**EXTRACT PROVIDED**
Start of Block
Did Sarah snicker?
The apostle Paul doesn't think so.
Sure, Sarah laughed within herself and she denied she did, perhaps because she was trying to be polite, or perhaps because she was afraid that she might get yelled at.
But Abraham laughed as well and for the same reason, namely out of gladness for becoming a father (Genesis 17:17).
Being childless was a great grief, especially in those days and especially for women. But Abraham and Sarah had received a big promise some time before: they were going to be parents for sure, even the arch-parents of a great nation.
To mark that promise, Abraham had circumcised himself, his son Ishmael and the entire village that he ruled. And to put that in perspective: previously, Abraham waged a war with 318 men that were born in his house (Genesis 14:14). Add to them their elderly fathers and an untold number of foreign-born men and you have an idea of what an operation this would have been. Abraham must have been an incredibly persuasive man to get this all done. No man will surrender a piece of his penis without having been presented with an exceptionally good reason, and no woman will have her husband incapacitated for quite some time (Genesis 34:25) for just an airily inkling.
End of Block
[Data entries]
Start of Block
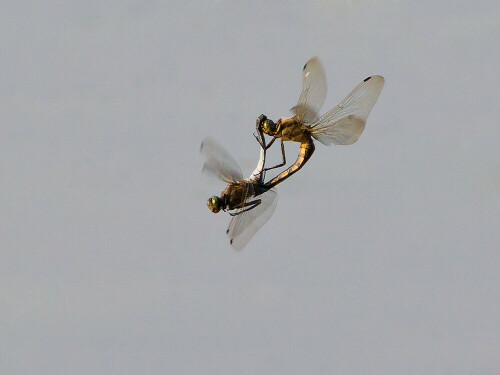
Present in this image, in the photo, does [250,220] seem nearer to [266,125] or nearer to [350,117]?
[266,125]

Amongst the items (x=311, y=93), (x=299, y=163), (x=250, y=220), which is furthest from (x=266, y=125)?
(x=250, y=220)

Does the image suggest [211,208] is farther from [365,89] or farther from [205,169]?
[365,89]

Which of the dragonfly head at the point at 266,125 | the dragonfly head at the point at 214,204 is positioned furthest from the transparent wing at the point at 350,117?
the dragonfly head at the point at 214,204

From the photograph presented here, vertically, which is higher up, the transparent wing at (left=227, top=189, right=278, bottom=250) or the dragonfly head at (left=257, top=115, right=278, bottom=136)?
the dragonfly head at (left=257, top=115, right=278, bottom=136)

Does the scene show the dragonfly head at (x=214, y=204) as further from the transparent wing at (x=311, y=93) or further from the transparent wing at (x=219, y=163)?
the transparent wing at (x=311, y=93)

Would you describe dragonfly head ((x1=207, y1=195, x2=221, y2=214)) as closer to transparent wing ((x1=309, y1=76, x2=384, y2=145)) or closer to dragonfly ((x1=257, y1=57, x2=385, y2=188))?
dragonfly ((x1=257, y1=57, x2=385, y2=188))

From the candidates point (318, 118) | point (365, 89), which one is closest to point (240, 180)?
point (318, 118)

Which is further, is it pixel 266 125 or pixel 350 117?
pixel 350 117

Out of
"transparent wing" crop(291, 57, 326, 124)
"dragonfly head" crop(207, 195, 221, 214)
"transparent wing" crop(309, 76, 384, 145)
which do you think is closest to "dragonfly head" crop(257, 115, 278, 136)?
"transparent wing" crop(291, 57, 326, 124)
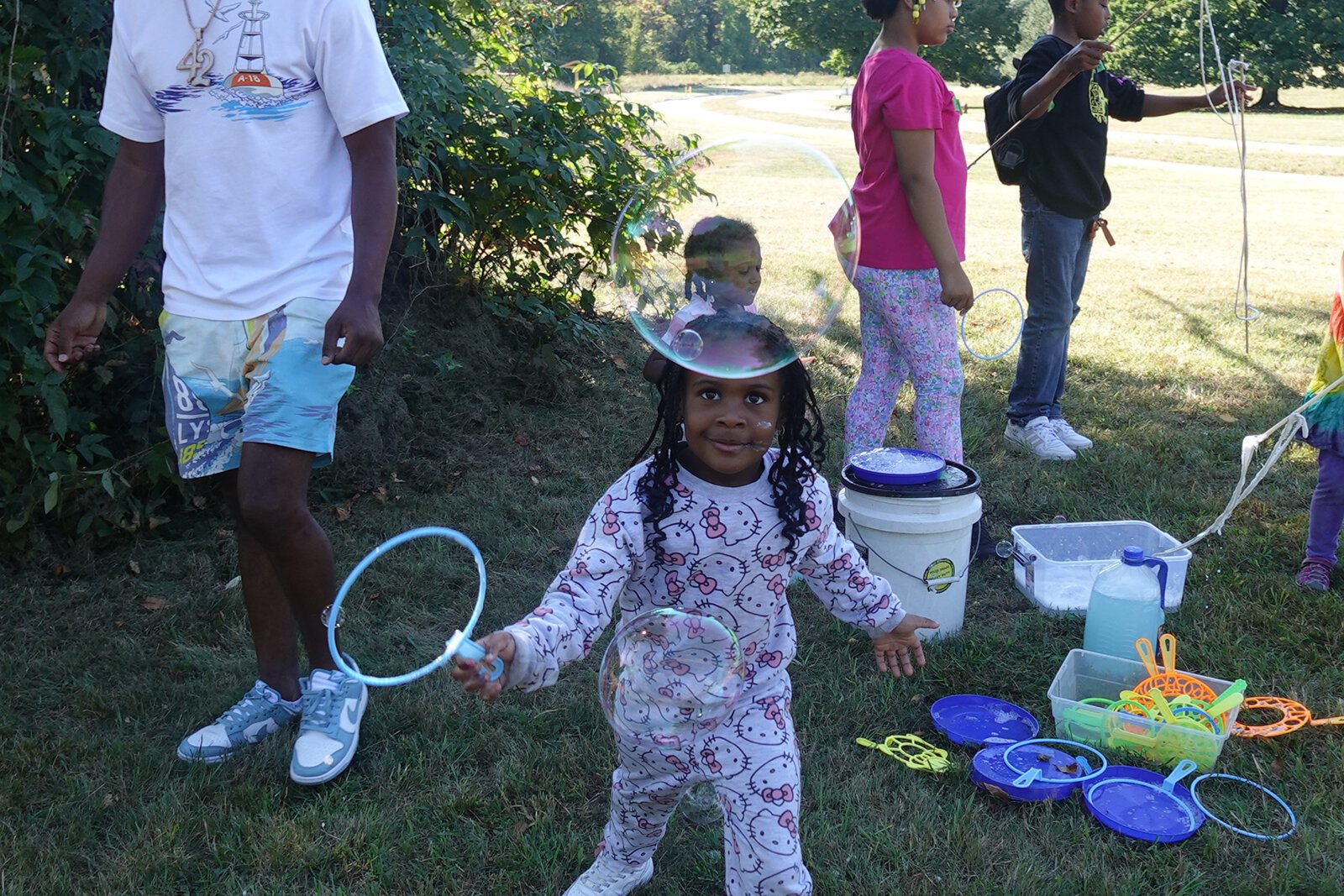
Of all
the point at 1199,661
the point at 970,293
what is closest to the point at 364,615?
the point at 970,293

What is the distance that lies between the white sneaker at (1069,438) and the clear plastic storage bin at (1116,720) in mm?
2066

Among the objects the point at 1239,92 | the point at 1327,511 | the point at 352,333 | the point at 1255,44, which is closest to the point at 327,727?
the point at 352,333

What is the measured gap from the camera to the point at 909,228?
381 centimetres

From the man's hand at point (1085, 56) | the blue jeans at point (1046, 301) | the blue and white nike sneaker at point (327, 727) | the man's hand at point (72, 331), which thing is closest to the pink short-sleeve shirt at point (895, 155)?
the man's hand at point (1085, 56)

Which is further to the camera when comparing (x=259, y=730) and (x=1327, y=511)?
(x=1327, y=511)

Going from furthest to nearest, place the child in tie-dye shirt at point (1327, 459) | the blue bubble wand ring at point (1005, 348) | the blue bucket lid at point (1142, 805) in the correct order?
End of Block
**WORK REQUEST 1**
According to the passage about Sarah's laughter, why must Abraham have been an incredibly persuasive man? Answer in one to three sentences.
**WORK REQUEST 2**
In the passage about Sarah's laughter, how many men born in his house did Abraham go to war with?
**WORK REQUEST 3**
Write the next part of the passage about Sarah's laughter, starting after its last sentence.
These rows have no connection to the passage about Sarah's laughter.

**ANSWER SECTION 1**
He got himself, his son Ishmael and his entire village circumcised, a huge operation that included the 318 men born in his house, their elderly fathers and many foreign-born men. The passage reasons that no man would give up part of his penis without an exceptionally good reason, and no woman would let her husband be incapacitated for a long time on a mere inkling.

**ANSWER SECTION 2**
318 men.

**ANSWER SECTION 3**
Sarah, being Mrs. Mayor, was most likely busy for months afterwards appeasing the women folk, explaining what was going on and the whole enterprise was certainly impossible to not pay heed to or even forget.
In addition to that, Sarai was re-named Sarah, so that every time someone called her, she was reminded of the fact that God promised her a child. And when she overhears a visiting stranger assure her husband that she will be a mother same time next year, her heart leaps for joy and she laughs, just like Abraham.
The stranger's response is full of encouragement and kindness: "Go ahead. Be glad. Be openly happy."
Centuries later, Paul writes, "By faith even Sarah herself received ability to conceive, even beyond the proper time of life, since she considered Him faithful who had promised." (Hebrews 11:11)
Sarah's faith existed before she conceived of Isaac, not after, and she laughed because of that faith.